No student loan exemption in the $ 900 billion incentive bill

Millions of Americans breathed a sigh of relief Monday night as Congress passed a $ 900 billion incentive bill which includes $ 600 checks and the extension of unemployment benefits. But the aid package does not address a financial crisis that is building long before the pandemic strikes: student loan debts.

Starting next month, tens of millions of student loan borrowers will be forced to resume all payments after nearly a year of indulgence. An extension of the grace period was included in previous drafts of the bill, officially known as the Coronavirus Response And Relief Supplemental Appropriations Act, but was cut in the final negotiations.

Student loan debt was a catastrophe approaching the pre-pandemic, but widespread job losses and reduced wages especially among millennials, aggravated the problem. This year, student loan debt reached a record high of nearly $ 1.6 trillion among more than 40 million Americans, according to the Federal Reserve Bank of New York. On average, student loan borrowers have debts between $ 200 and $ 299 each month, according to the Federal Reserve. For many, debt is simply unbearable; about one in five lenders are missing, according to the US Department of Education.

In March, the Department of Education suspended all monthly federal loan payments, granting all borrowers an interest-free tolerance period until October. In August, an executive order from President Trump extended the program until December, and earlier this month, Education Secretary Betsy DeVos extended the grace period until January.

“The coronavirus pandemic has presented challenges for many students and borrowers, and this temporary pause in payments will help those affected,” DeVos said in a Dec. 4 statement when the extension was announced. “The added time allows Congress to do its job and determine what measures it deems necessary and appropriate. The Congress, not the Executive Directorate, deals with the student loan policy ”.

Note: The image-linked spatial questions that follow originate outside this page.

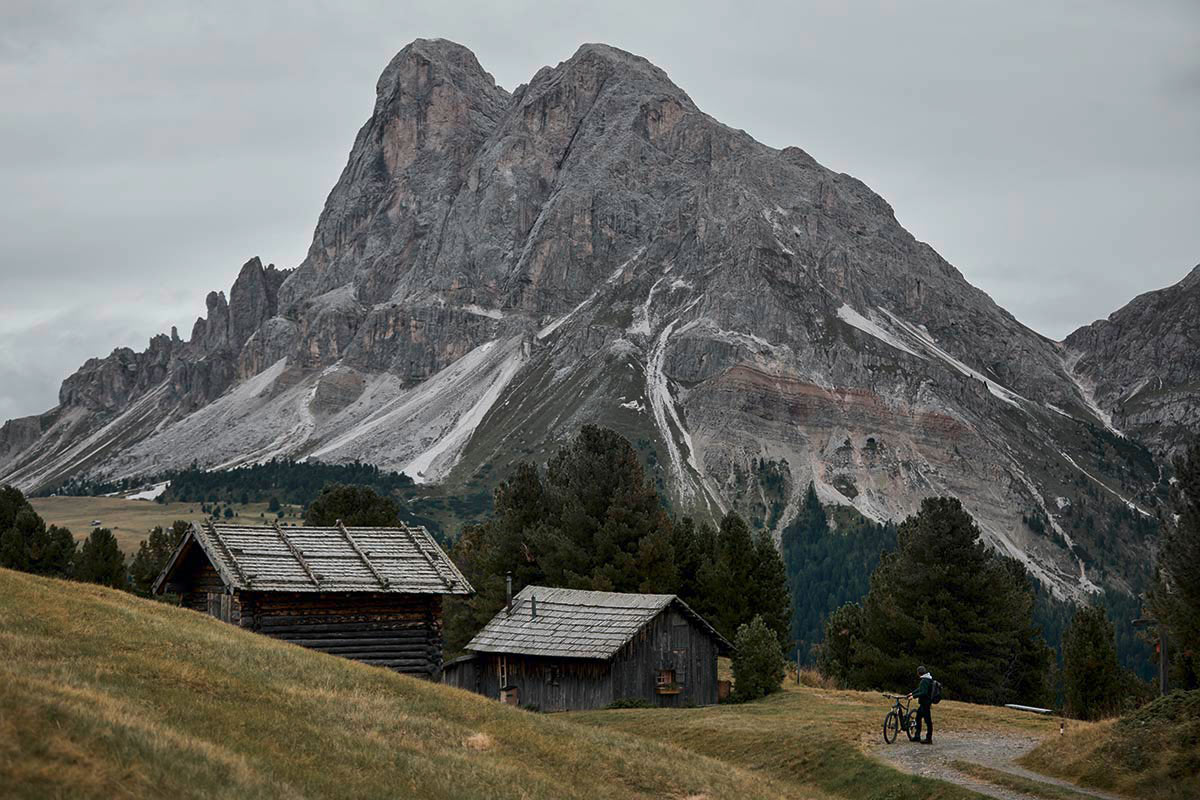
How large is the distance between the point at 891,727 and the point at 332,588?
1767 centimetres

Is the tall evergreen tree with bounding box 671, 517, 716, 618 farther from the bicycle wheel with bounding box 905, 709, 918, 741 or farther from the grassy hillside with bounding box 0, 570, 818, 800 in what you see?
the grassy hillside with bounding box 0, 570, 818, 800

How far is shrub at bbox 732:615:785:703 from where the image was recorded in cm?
4950

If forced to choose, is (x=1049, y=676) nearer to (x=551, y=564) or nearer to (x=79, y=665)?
(x=551, y=564)

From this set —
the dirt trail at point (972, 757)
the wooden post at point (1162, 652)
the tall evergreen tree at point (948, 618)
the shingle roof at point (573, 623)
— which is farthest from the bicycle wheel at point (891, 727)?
the tall evergreen tree at point (948, 618)

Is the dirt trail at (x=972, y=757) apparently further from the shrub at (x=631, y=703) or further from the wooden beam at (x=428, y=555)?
the wooden beam at (x=428, y=555)

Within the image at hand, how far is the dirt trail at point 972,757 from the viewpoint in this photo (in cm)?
2666

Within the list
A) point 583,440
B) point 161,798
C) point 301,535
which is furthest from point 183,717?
point 583,440

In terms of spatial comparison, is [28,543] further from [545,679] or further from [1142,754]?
[1142,754]

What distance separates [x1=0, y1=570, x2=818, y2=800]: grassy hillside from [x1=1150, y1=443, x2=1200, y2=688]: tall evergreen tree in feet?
63.3

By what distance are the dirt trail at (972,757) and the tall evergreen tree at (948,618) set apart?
22.7 metres

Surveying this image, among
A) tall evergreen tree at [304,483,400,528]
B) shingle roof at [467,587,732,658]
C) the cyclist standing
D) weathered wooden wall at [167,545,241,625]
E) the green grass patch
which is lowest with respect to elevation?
the green grass patch

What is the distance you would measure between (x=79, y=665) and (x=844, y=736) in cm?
2025

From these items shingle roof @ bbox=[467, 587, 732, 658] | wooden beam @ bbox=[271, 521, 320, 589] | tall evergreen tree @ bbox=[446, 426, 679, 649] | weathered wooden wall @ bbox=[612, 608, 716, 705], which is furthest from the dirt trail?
tall evergreen tree @ bbox=[446, 426, 679, 649]

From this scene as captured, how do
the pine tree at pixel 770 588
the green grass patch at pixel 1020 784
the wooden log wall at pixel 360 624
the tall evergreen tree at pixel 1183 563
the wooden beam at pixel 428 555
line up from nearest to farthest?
1. the green grass patch at pixel 1020 784
2. the tall evergreen tree at pixel 1183 563
3. the wooden log wall at pixel 360 624
4. the wooden beam at pixel 428 555
5. the pine tree at pixel 770 588
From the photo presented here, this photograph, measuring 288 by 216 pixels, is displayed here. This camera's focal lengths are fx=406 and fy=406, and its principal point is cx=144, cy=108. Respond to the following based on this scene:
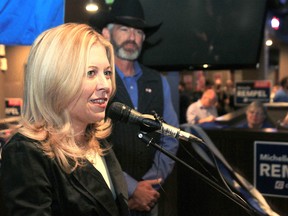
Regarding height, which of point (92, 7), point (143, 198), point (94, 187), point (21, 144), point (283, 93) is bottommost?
point (143, 198)

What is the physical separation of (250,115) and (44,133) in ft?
11.3

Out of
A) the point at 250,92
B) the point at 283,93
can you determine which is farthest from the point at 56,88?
the point at 283,93

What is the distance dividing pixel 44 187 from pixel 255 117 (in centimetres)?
352

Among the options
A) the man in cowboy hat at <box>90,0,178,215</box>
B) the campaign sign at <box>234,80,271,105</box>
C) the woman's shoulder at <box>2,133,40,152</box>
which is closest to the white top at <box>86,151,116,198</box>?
the woman's shoulder at <box>2,133,40,152</box>

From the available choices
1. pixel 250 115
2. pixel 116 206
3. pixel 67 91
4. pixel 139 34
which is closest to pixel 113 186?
pixel 116 206

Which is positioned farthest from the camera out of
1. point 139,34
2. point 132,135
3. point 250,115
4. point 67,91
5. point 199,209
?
point 250,115

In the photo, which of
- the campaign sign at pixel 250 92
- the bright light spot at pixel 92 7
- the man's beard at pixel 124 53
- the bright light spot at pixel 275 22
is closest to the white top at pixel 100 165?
the man's beard at pixel 124 53

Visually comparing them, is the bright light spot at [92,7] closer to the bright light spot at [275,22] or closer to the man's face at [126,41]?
the man's face at [126,41]

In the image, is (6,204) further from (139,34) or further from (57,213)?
(139,34)

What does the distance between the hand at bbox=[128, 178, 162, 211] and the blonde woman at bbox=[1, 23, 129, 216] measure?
846mm

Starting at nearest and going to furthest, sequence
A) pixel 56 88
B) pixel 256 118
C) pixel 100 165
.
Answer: pixel 56 88
pixel 100 165
pixel 256 118

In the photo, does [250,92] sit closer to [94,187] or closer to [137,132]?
[137,132]

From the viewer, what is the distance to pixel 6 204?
1131mm

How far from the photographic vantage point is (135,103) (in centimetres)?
239
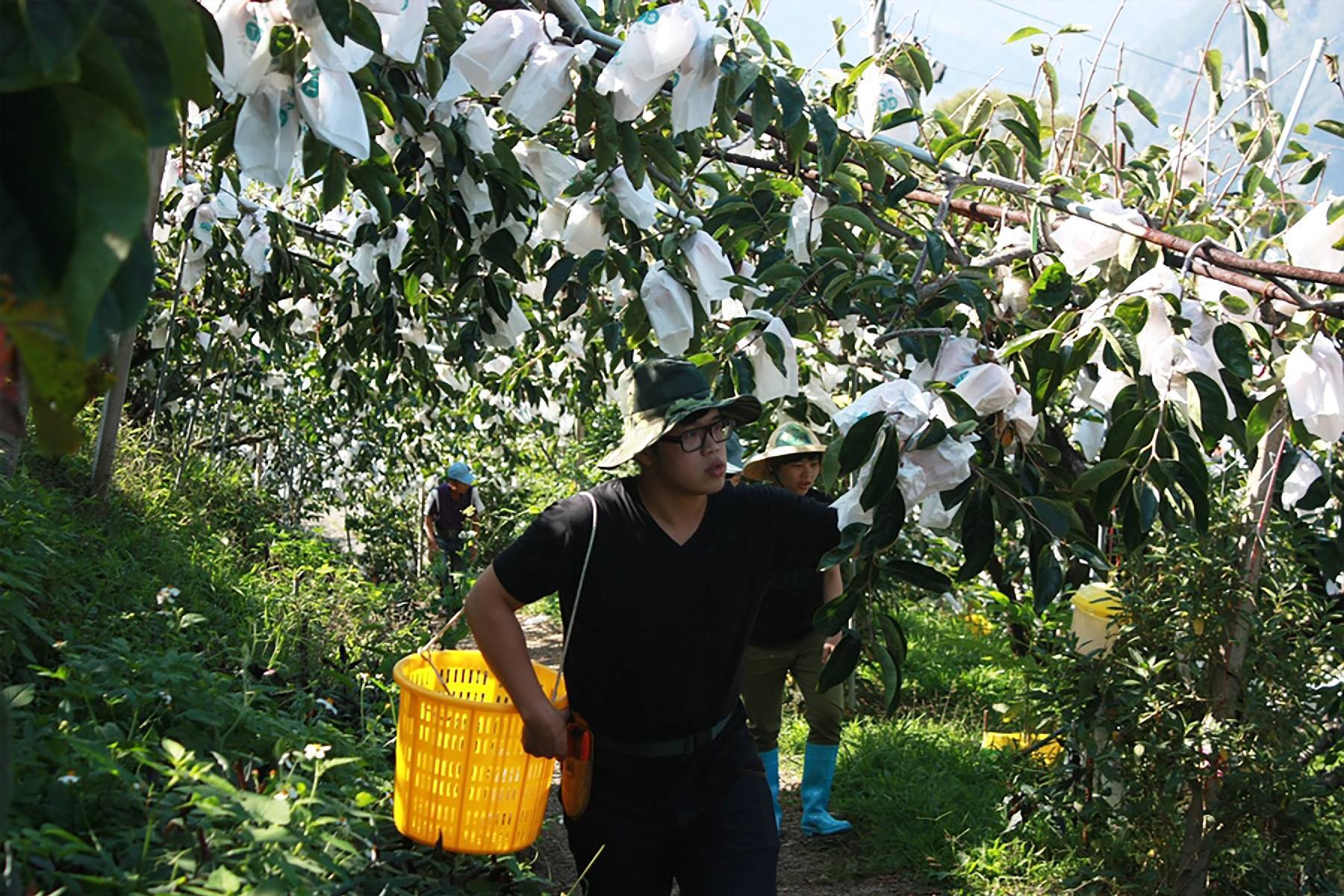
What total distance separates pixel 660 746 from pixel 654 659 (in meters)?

A Pew study in November found that nearly six in ten borrowers said it would be “somewhat” or “very difficult” to resume payments on their loans next month.

It is still possible that the popular tolerance program will be extended again after President-elect Joe Biden takes office on January 20. Along the way, Mr. Biden pledged to address the student loan crisis, including the cancellation of the $ 10,000 debt for students working nationally or working for the community.

When student loan payments resume, the Department of Education does not expect a smooth transition. In its 2020 annual report, the department said it expects lending services and the federal government to face a heavy burden in “turning” millions of borrowers into active repayment. ” Some of these borrowers, the report warns, will become delinquents.